Höcker Industrieservice hat mittlerweile neun Mitarbeitende
„Ab 2017 konnte ich ohne Angst Leute einstellen“, erinnert sich Höcker, der nach eigener Aussage auch auf solide Finanzierung Wert legt. „Ich habe keinerlei offene Verbindlichkeiten und hatte das auch noch nie.“ Mittlerweile arbeiten neun Personen im Unternehmen, und der Chef ist voll des Lobes. „Es ist ein wirklich tolles Team, mit dem die Arbeit großen Spaß macht – und das ist sicherlich auch ein Geheimnis unseres gemeinsamen Erfolgs.“
Die heutige Verbindung zu dem von Jan Höcker erlernten Beruf ist übrigens gar nichts so schwierig herzustellen. „Im Grunde hat alles mit Rohrleitungsbau zu tun“, erklärt der Fachmann. „Stahl-, Guss- und PE-Rohre werden geschweißt, gegossen oder mit Extrusionsverfahren hergestellt.
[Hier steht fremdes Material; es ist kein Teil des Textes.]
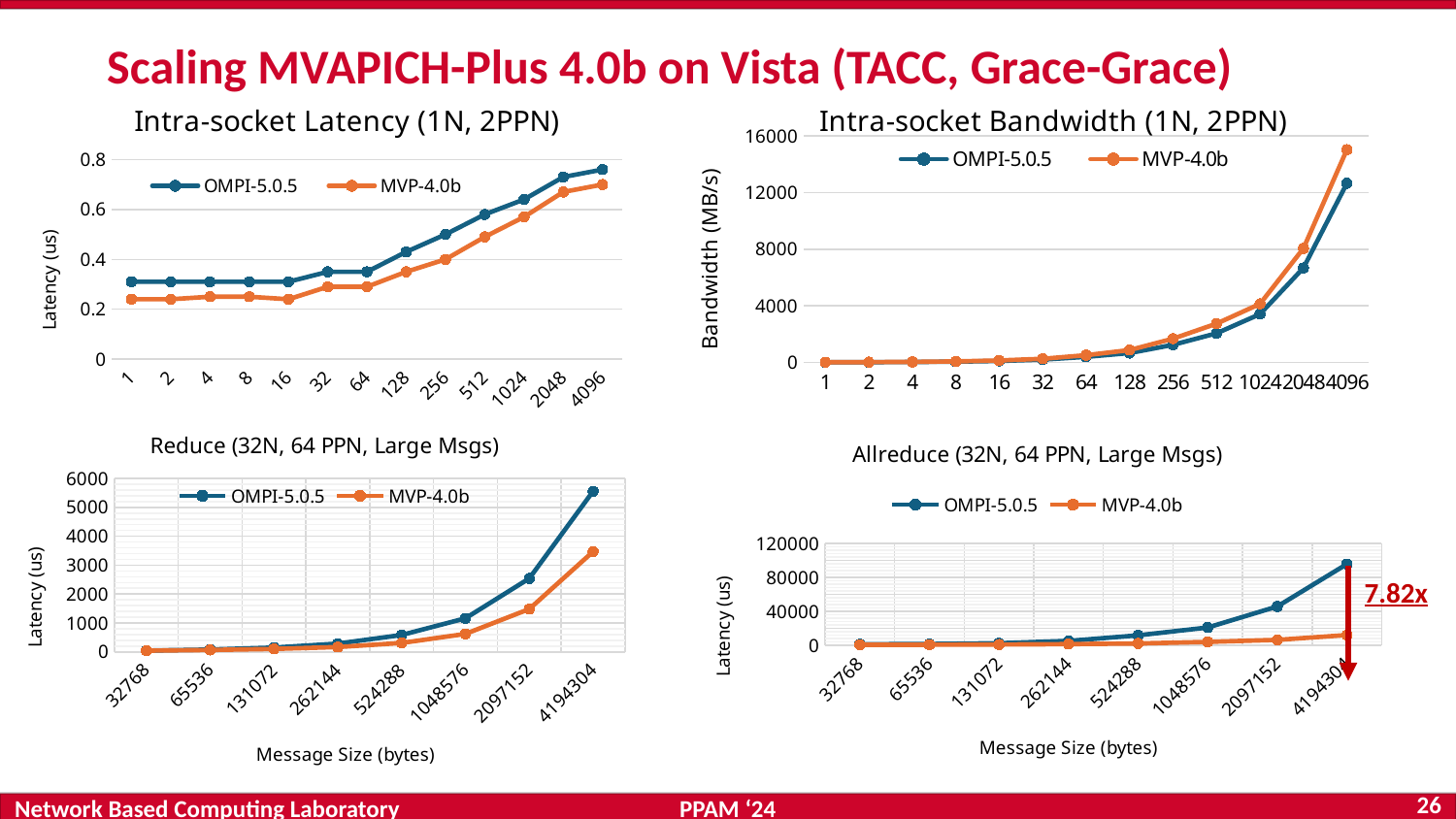
How many message sizes are plotted along the x axis of the Reduce (32N, 64 PPN, Large Msgs) chart? 8 What kind of chart is the Intra-socket Latency (1N, 2PPN) chart? line chart In the Intra-socket Latency (1N, 2PPN) chart, is the MVP-4.0b value at message size 1 greater or less than 0.4? less In the Intra-socket Bandwidth (1N, 2PPN) chart, is the MVP-4.0b value at message size 4096 greater or less than 12000? greater In the Intra-socket Latency (1N, 2PPN) chart, is the OMPI-5.0.5 value at message size 4096 greater or less than 0.6? greater In the Intra-socket Bandwidth (1N, 2PPN) chart, which series has the higher bandwidth at message size 4096? MVP-4.0b In the Reduce (32N, 64 PPN, Large Msgs) chart, which series has the higher latency at message size 4194304? OMPI-5.0.5 How many message sizes are plotted along the x axis of the Intra-socket Latency (1N, 2PPN) chart? 13 What speedup factor is annotated next to the Allreduce (32N, 64 PPN, Large Msgs) chart? 7.82x How many series does the legend of the Intra-socket Bandwidth (1N, 2PPN) chart list? 2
Der Modelltischler stellt die Formen zur Herstellung großer Motoren, Generatoren und auch Rohre her.“ Die von seiner Firma hergestellten, reparierten oder gewarteten Maschinen und Geräte hätten alle etwas mit Rohrleitungsbau zu tun. Daraus resultierend zählen Rohrleitungsbauunternehmen, Wasser- und Gaswerke sowie die Betreiber kritischer Infrastruktur in diesem Bereich zu seinen Kunden. „Die müssen alle jederzeit in der Lage sein, ihre Rohrleitungen mit den richtigen Maschinen und Geräten in Schuss zu halten oder in Stand setzen zu können. Dabei helfen wir mit unseren Produkten und Dienstleistungen.“
Mülheimer Unternehmer klagt über fehlende Gewerbeflächen
Jan Höcker hat Kundschaft im gesamten deutschsprachigen Raum und würde seine Firma gerne vergrößern. Doch leider gebe es zwei begrenzende Faktoren: „Geeignete Mitarbeiter sind nicht leicht zu finden – momentan eher gar nicht“, erklärt er. Außerdem, so seine Kritik, bemühe sich die Stadt Mülheim nicht genügend, um aufstrebenden Unternehmern wie ihm neue, geeignete Gewerbeflächen zu erschließen. Er benötige eine Halle von rund 1000 Quadratmetern und eine Bürofläche von rund 300 Quadratmetern sowie eine ergänzende Außenfläche. Die Kommunikation mit der Stadt bezeichnet Höcker als „sehr unglücklich“, dabei wolle er mit seiner expandierenden Firma „gerne hier in Mülheim bleiben“ - um die Erfolgsgeschichte seines Unternehmens hoffentlich fortzuschreiben.